[RAW DATA]
▬▬▬▬▬▬

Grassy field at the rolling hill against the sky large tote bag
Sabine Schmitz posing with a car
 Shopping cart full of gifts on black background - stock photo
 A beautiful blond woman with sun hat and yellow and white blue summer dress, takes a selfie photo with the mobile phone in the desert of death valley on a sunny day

▬▬▬▬▬▬

[TRY IT]
Return the material in full. Each line must match.

[TASK RESPONSE]
Grassy field at the rolling hill against the sky large tote bag
Sabine Schmitz posing with a car
 Shopping cart full of gifts on black background - stock photo
 A beautiful blond woman with sun hat and yellow and white blue summer dress, takes a selfie photo with the mobile phone in the desert of death valley on a sunny day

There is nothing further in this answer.